Public unveiling of Google’s Ngram Viewer
Take 15 million books and 4 billion words, use a simple interface to search for a few words or phrases, and presto – you have Google’s Ngram Viewer.
Ngram creates charts that show how often words or phrases have occurred in books since 1800. It can be used to trace to rise and decline of certain words, giving clues to researchers. Or it can be used for simple fun – (Red Sox, Yankees).
Jon Orwant, leader of the Google’s Digital Humanities effort and one of three co-creators of the Ngram, spoke to about 75 people at a meeting of the Boston chapter of Hacks/Hackers at Google in Cambridge on Feb. 9.
Orwant, a former publisher, described the Google Books project and how Ngram can be use. The Book project now has scanned in about 15 million books, or more than 10 percent of the estimated 129 million books “printed since Gutenberg,” he said.
(To try out: http://ngrams.googlelabs.com/)
Users can see how often words or phrases (up to 5 words) have appeared in print since 1800.
While it can be a lot of fun, it’s also a scholarly tool. But Orwant, who grew up in Fitchburg where his father was a reporter for the local paper, warned that he sees it more as a tool for helping discover which questions need to be asked, and “not an oracle.”

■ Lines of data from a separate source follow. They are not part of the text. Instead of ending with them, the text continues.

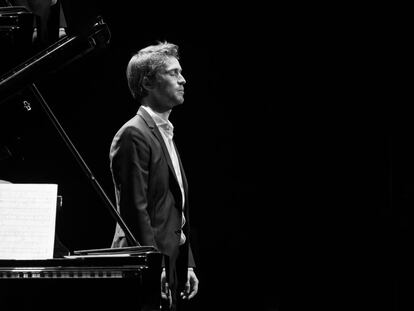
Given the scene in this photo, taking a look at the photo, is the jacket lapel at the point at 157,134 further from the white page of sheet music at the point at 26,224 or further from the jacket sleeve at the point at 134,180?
the white page of sheet music at the point at 26,224

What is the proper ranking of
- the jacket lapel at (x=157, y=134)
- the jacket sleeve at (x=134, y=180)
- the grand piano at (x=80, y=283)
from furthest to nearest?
1. the jacket lapel at (x=157, y=134)
2. the jacket sleeve at (x=134, y=180)
3. the grand piano at (x=80, y=283)

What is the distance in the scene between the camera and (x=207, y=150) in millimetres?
3840

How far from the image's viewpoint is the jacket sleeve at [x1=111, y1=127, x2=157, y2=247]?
2393 mm

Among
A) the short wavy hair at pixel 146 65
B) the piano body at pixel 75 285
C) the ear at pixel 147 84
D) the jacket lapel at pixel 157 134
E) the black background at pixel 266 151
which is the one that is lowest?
the black background at pixel 266 151

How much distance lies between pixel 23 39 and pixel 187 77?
219cm

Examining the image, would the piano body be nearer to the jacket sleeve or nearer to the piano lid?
the piano lid

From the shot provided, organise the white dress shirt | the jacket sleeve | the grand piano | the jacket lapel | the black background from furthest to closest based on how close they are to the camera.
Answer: the black background
the white dress shirt
the jacket lapel
the jacket sleeve
the grand piano

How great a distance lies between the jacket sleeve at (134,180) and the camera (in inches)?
94.2

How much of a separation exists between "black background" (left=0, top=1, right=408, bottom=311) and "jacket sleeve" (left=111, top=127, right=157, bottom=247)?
111 cm

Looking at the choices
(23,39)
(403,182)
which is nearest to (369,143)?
(403,182)

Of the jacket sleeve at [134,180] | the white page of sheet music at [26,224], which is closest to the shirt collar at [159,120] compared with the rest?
the jacket sleeve at [134,180]

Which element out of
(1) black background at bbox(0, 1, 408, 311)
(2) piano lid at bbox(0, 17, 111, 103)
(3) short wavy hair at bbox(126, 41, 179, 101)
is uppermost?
(2) piano lid at bbox(0, 17, 111, 103)

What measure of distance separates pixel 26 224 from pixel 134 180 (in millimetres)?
870

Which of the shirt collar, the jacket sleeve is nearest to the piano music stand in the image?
the jacket sleeve
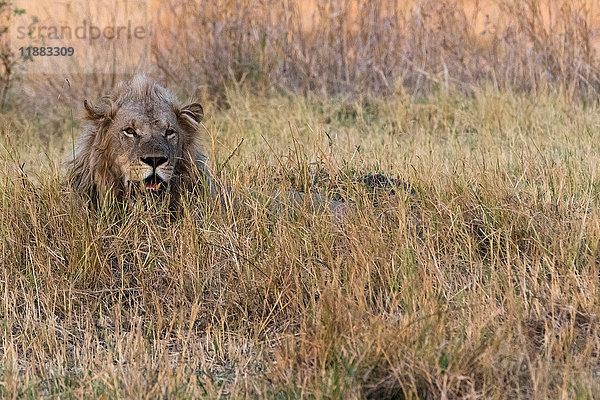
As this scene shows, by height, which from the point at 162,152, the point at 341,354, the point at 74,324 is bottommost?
the point at 74,324

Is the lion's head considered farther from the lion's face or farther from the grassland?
the grassland

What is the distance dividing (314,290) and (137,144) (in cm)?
124

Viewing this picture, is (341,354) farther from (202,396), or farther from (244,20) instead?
(244,20)

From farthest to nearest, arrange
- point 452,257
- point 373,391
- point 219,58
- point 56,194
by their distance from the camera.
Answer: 1. point 219,58
2. point 56,194
3. point 452,257
4. point 373,391

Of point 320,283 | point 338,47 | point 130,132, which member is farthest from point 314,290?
point 338,47

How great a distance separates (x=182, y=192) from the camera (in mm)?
4207

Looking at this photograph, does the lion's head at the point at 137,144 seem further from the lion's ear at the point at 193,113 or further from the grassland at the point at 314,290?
the grassland at the point at 314,290

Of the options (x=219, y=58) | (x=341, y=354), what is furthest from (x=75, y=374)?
(x=219, y=58)

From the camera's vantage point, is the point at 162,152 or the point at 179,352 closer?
the point at 179,352

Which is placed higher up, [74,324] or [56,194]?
[56,194]

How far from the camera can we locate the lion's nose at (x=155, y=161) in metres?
3.92

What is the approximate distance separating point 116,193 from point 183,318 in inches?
40.4
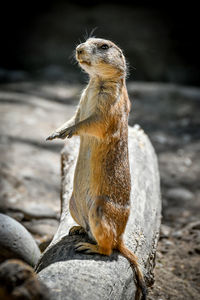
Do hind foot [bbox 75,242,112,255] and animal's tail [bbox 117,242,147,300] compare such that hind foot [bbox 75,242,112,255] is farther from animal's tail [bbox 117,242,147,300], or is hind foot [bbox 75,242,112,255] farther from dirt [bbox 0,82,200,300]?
dirt [bbox 0,82,200,300]

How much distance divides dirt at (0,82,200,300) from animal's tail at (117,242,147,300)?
645 mm

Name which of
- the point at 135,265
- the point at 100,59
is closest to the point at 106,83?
the point at 100,59

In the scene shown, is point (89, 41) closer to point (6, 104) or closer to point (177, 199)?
point (177, 199)

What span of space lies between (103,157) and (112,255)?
28.9 inches

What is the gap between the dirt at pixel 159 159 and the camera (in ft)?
15.1

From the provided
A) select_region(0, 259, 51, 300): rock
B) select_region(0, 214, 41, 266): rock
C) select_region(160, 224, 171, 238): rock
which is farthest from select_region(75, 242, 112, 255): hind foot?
select_region(160, 224, 171, 238): rock

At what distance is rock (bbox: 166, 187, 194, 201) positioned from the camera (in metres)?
6.02

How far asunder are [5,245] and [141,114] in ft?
18.9

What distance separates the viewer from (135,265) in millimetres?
3020

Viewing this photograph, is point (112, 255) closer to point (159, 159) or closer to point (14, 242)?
point (14, 242)

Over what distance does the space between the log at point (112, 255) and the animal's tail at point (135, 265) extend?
0.05m

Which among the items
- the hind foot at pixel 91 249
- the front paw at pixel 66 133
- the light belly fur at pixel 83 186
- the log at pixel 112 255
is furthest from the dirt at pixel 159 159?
the front paw at pixel 66 133

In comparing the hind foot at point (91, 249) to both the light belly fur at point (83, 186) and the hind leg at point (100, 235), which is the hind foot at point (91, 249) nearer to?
the hind leg at point (100, 235)

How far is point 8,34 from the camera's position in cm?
1312
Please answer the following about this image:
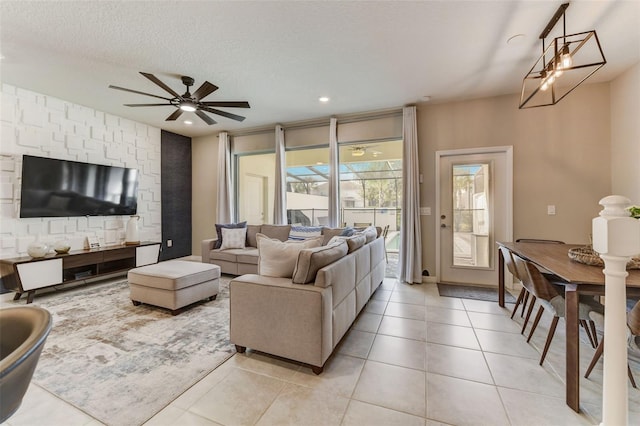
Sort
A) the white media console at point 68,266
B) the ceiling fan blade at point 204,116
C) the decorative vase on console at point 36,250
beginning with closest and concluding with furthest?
1. the white media console at point 68,266
2. the decorative vase on console at point 36,250
3. the ceiling fan blade at point 204,116

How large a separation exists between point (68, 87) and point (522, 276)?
5677 millimetres

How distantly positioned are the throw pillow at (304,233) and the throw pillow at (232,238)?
0.95 meters

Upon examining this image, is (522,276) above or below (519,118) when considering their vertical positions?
below

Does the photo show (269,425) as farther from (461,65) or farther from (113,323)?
(461,65)

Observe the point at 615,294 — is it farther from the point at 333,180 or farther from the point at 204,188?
the point at 204,188

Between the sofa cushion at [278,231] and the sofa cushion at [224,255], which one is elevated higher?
the sofa cushion at [278,231]

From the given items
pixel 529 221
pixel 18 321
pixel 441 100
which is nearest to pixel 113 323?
pixel 18 321

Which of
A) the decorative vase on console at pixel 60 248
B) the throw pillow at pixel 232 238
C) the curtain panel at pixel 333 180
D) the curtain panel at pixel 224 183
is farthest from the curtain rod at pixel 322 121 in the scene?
the decorative vase on console at pixel 60 248

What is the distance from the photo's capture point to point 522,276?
220cm

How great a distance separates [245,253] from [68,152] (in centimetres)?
309

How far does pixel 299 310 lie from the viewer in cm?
191

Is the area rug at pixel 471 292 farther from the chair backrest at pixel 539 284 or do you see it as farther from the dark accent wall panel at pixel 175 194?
the dark accent wall panel at pixel 175 194

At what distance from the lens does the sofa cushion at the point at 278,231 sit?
4.68m

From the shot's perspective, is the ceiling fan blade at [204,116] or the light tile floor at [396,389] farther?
the ceiling fan blade at [204,116]
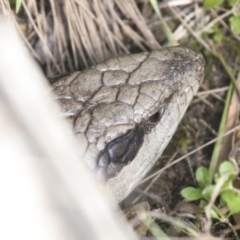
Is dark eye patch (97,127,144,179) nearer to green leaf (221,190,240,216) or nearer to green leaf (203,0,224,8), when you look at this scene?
green leaf (221,190,240,216)

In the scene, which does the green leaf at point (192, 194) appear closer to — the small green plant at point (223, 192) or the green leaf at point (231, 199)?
the small green plant at point (223, 192)

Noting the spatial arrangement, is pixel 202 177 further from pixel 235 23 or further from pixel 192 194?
pixel 235 23

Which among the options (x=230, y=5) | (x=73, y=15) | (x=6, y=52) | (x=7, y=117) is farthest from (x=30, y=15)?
(x=7, y=117)

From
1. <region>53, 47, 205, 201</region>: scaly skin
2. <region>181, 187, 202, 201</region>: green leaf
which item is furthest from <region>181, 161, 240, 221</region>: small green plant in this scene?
<region>53, 47, 205, 201</region>: scaly skin

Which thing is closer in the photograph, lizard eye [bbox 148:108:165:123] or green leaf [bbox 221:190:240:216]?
green leaf [bbox 221:190:240:216]

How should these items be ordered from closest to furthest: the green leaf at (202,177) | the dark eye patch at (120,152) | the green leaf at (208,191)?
the green leaf at (208,191), the dark eye patch at (120,152), the green leaf at (202,177)

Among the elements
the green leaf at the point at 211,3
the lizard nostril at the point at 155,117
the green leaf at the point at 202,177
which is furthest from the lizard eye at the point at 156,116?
the green leaf at the point at 211,3

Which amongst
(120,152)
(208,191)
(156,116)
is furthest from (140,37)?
(208,191)

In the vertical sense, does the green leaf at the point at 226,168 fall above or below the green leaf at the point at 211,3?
below
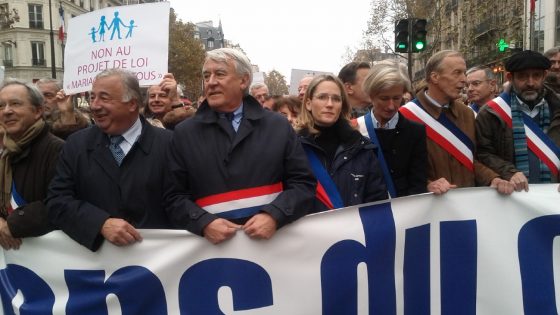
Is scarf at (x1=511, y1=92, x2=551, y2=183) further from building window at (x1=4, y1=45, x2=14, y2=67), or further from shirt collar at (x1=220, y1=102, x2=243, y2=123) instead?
building window at (x1=4, y1=45, x2=14, y2=67)

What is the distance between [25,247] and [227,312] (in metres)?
1.21

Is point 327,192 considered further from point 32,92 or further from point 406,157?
point 32,92

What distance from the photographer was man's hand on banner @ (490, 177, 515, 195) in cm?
313

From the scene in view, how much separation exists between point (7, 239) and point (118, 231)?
80 cm

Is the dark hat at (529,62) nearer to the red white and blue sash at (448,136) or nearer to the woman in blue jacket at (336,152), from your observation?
the red white and blue sash at (448,136)

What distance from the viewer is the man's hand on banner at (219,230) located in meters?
2.67

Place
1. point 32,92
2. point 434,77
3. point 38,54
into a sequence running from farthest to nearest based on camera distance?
point 38,54 < point 434,77 < point 32,92

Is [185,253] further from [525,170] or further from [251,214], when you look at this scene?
[525,170]

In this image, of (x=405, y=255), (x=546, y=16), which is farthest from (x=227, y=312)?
(x=546, y=16)

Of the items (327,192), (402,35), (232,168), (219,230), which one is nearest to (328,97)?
(327,192)

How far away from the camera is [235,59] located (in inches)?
113

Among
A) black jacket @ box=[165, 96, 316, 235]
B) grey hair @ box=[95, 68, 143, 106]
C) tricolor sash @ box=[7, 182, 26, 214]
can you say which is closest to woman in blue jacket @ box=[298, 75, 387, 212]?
black jacket @ box=[165, 96, 316, 235]

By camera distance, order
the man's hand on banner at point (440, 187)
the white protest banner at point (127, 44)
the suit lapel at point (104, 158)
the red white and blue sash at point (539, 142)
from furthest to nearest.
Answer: the white protest banner at point (127, 44), the red white and blue sash at point (539, 142), the man's hand on banner at point (440, 187), the suit lapel at point (104, 158)

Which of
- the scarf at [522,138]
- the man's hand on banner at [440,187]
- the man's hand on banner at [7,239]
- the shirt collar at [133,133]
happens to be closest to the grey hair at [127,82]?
the shirt collar at [133,133]
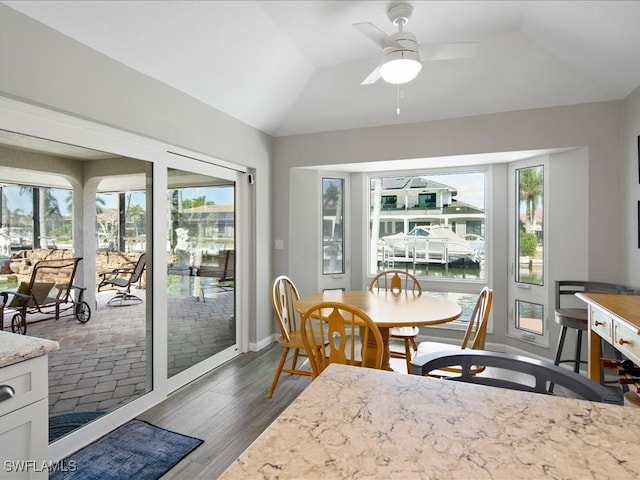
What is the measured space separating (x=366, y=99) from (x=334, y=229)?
159 cm

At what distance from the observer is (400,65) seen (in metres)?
2.12

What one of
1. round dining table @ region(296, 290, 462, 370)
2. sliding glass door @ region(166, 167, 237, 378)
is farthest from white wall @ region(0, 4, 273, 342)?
round dining table @ region(296, 290, 462, 370)

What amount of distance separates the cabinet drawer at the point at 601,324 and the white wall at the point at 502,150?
1.16 metres

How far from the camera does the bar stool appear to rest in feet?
9.09

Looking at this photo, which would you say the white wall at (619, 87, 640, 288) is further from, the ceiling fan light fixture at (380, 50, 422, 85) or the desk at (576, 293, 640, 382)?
the ceiling fan light fixture at (380, 50, 422, 85)

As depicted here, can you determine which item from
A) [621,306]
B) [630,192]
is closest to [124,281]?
[621,306]

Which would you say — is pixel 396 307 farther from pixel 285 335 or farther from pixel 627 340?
pixel 627 340

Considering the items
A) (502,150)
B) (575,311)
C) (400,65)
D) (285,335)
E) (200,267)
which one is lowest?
(285,335)

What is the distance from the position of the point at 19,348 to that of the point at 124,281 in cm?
129

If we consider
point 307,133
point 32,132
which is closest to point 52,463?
point 32,132

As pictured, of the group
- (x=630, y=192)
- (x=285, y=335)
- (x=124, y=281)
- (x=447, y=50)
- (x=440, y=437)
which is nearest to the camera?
(x=440, y=437)

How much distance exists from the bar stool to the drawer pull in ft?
10.4

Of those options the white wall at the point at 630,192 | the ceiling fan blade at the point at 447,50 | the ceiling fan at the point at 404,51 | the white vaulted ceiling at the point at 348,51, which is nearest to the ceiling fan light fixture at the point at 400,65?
the ceiling fan at the point at 404,51

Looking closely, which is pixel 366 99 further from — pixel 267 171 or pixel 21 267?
pixel 21 267
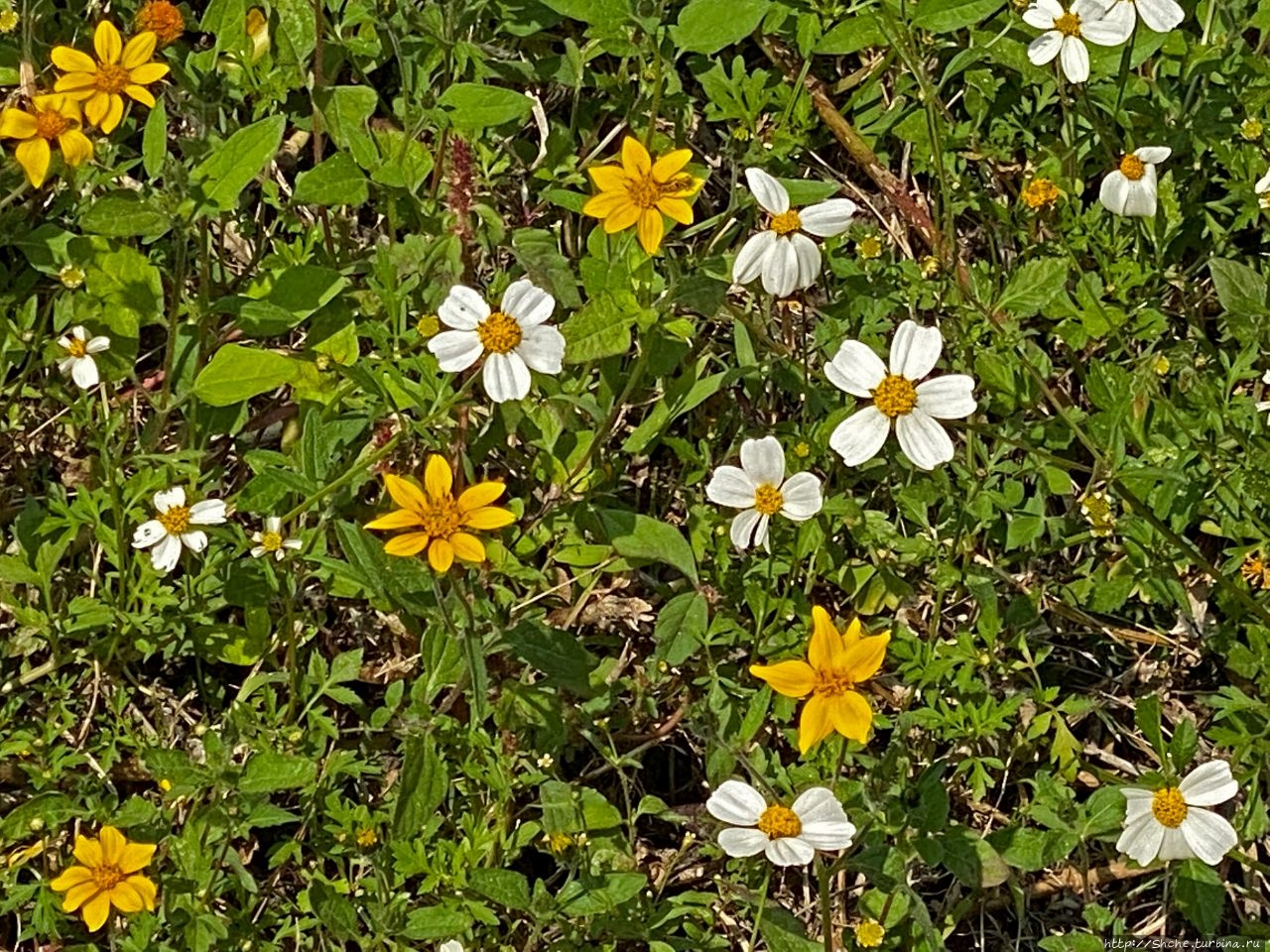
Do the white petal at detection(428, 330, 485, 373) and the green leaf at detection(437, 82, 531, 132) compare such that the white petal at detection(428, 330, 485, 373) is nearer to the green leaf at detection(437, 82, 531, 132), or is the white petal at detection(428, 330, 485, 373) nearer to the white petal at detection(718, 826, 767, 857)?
the green leaf at detection(437, 82, 531, 132)

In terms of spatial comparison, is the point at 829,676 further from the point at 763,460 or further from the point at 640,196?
the point at 640,196

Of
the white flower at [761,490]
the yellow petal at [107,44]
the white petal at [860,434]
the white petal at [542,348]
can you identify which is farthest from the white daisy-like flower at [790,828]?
the yellow petal at [107,44]

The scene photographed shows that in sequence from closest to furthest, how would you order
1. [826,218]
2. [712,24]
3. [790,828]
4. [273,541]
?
[790,828] → [826,218] → [273,541] → [712,24]

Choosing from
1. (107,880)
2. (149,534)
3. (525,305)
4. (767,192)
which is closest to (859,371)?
(767,192)

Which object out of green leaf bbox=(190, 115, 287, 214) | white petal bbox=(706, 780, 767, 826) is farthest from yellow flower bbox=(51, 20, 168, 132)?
white petal bbox=(706, 780, 767, 826)

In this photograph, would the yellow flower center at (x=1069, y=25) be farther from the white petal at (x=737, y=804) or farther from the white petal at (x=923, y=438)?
the white petal at (x=737, y=804)

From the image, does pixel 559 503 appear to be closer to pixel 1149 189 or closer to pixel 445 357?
pixel 445 357
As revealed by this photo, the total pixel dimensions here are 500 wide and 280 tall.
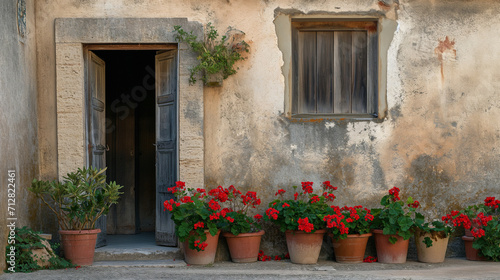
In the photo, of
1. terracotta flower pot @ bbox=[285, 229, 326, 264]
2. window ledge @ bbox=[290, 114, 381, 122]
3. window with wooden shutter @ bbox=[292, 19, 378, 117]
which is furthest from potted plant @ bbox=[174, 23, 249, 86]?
terracotta flower pot @ bbox=[285, 229, 326, 264]

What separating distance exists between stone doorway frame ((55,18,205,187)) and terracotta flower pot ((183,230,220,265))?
69 centimetres

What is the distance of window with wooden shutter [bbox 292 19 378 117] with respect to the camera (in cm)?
717

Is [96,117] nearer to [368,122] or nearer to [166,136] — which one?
[166,136]

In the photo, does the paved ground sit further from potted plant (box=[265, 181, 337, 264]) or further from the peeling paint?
the peeling paint

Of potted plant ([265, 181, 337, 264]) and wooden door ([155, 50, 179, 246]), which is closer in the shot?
potted plant ([265, 181, 337, 264])

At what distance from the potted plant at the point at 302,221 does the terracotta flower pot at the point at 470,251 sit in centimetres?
160

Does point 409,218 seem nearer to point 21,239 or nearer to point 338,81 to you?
point 338,81

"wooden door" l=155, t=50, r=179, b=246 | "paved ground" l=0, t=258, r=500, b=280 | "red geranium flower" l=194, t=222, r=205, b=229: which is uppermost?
"wooden door" l=155, t=50, r=179, b=246

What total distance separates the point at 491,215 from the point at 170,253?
3698 mm

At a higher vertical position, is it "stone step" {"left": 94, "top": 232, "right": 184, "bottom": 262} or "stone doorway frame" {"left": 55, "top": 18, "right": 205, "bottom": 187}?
"stone doorway frame" {"left": 55, "top": 18, "right": 205, "bottom": 187}

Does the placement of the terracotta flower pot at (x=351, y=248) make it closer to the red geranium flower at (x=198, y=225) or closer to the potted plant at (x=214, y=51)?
the red geranium flower at (x=198, y=225)

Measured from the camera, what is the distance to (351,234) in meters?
6.50

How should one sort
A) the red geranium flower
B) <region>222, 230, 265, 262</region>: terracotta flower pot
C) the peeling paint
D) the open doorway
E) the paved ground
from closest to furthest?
the paved ground < the red geranium flower < <region>222, 230, 265, 262</region>: terracotta flower pot < the peeling paint < the open doorway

For instance, try: nursery school, kindergarten, and child care. “Kindergarten” is in heavy use from the 1860s on, peaking in the 1920s and 1930s, with a gradual decline. “Nursery school” is big in the 1940s, but has been on a long decline, too.
However, use of the term “child care” has exploded since the 1970s, far eclipsing use of the other terms. For a researcher interested in education or child rearing, the chart raises interesting questions.
The other two developers of Ngram are William Brockman (also in attendance), and Matthew Gray.
Orwant is an engineering manager at Google, where he works on Book Search, Patent Search, visualizations, and the digital humanities. He’s the author or co-author of several books on programming, including the bestselling Programming Perl, and once published an independent computer magazine. Before joining Google he was the CTO of O’Reilly & Associates and Director of Research for France Telecom. He received his doctorate from MIT’s Electronic Publishing Group in 1999.